Il locus classicus dove le concezioni cosmopolite del marxismo e quelle del nazionalismo (economico) si confrontano è nella controversia – purtroppo non “live” - fra List (1789-1846) e Marx (1818-83).[2] L’opera più importante di List è del 1841. Marx ne scrive un commento nel 1845 risultato inedito sino al 1971.


Com’è noto List contrappone l’economia politica o nazionale all’economia cosmopolitica o universale. La prima muove “dal concetto e dalla natura della nazionalità, [e] insegna come una determinata nazione, nelle attuali condizioni mondiali e nelle sue speciali condizioni nazionali, può mantenere e migliorare le sue condizioni economiche”; mentre la seconda (definita la “scuola”) “parte dal presupposto che tutte le nazioni del mondo formino un’unica società, vivente in un regime di pace perpetua” (List 1841 [1972]: 151-2). 

Per List la seconda condizione è idealmente desiderabile, ma la scuola confonde “come effettivamente esistente uno stato di cose che ancora deve realizzarsi” (ibid: 154). Infatti «nelle attuali condizioni mondiali, la libertà commerciale universale non porterebbe ad una repubblica universale, ma all’universale soggezione delle nazioni meno progredite alla supremazia della potenza preponderante nell’industria, nel commercio e nella navigazione» (ibid: 155). List considera dunque la teoria di Smith dei vantaggi del libero commercio internazionale un «regresso …per gettare polvere negli occhi alle altre nazioni in vantaggio dell’Inghilterra» (ibid: 28), un «cavallo di Troia …per indurci ad abbattere con le nostre stesse mani le mura che ci proteggono» (ibid: 35).[3]

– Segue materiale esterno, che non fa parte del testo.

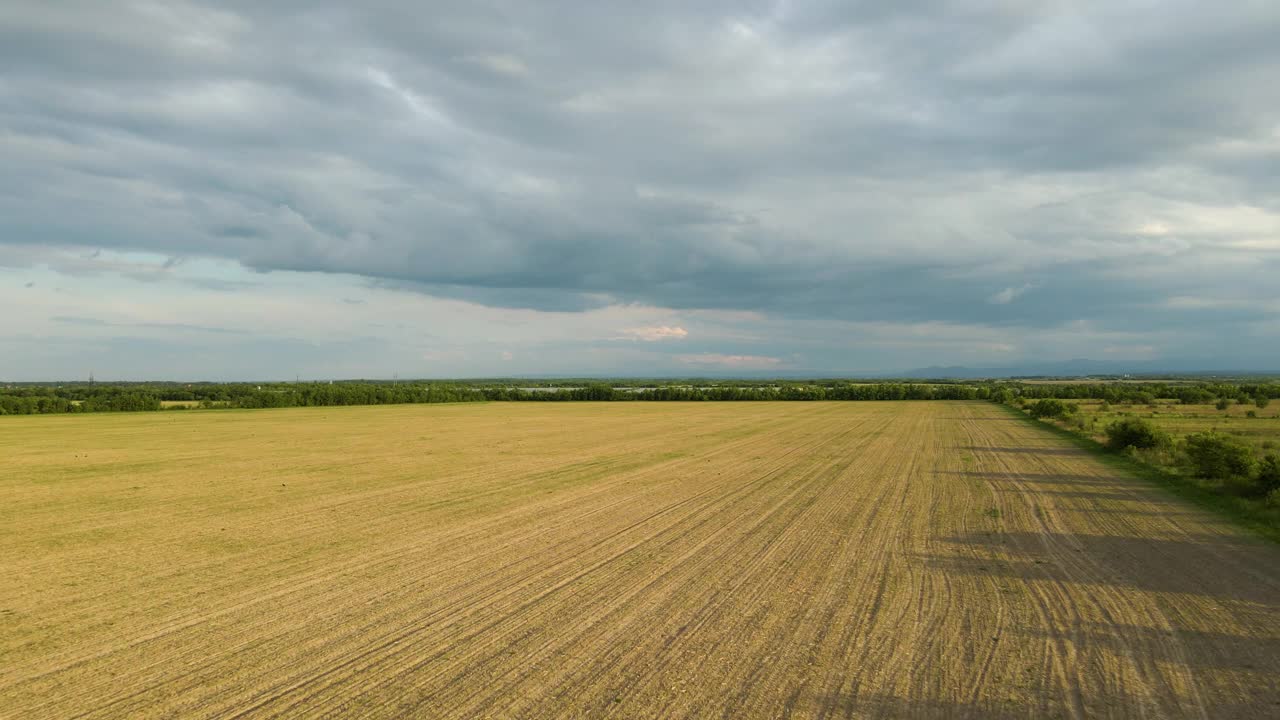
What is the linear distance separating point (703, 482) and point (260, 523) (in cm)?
1210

Le prescrizioni dell’economia politica nazionale non si limitano per List al protezionismo (ibid: 159; 169-72 epassim), ma riguardano la visione dello sviluppo economico nazionale come un interesse pubblico al quale l’interesse privato è soggiogato: «soltanto là dove l’interesse privato è stato subordinato all’interesse pubblico e dove molte generazioni hanno avuto di mira un unico e medesimo scopo, le nazioni hanno raggiunto uno sviluppo armonico delle loro forze produttive» (ibid: 184). La concezione di Adam Smith – il campione della scuola a cui List si contrappone – secondo cui la società è la somma degli interessi individuali, regolati dalla mano invisibile della concorrenza, è per List assolutamente limitativa: «E’ forse nella natura dell’individuo – egli si domanda – preoccuparsi dei bisogni delle generazioni future, come fanno invece per natura la nazione e lo stato?» (ibid: 185-86). Caratteristica del mio sistema, scrive List, «è di essere un edificio basato sull’idea di nazione come intermediaria fra individuo e umanità» (ibid: 29). 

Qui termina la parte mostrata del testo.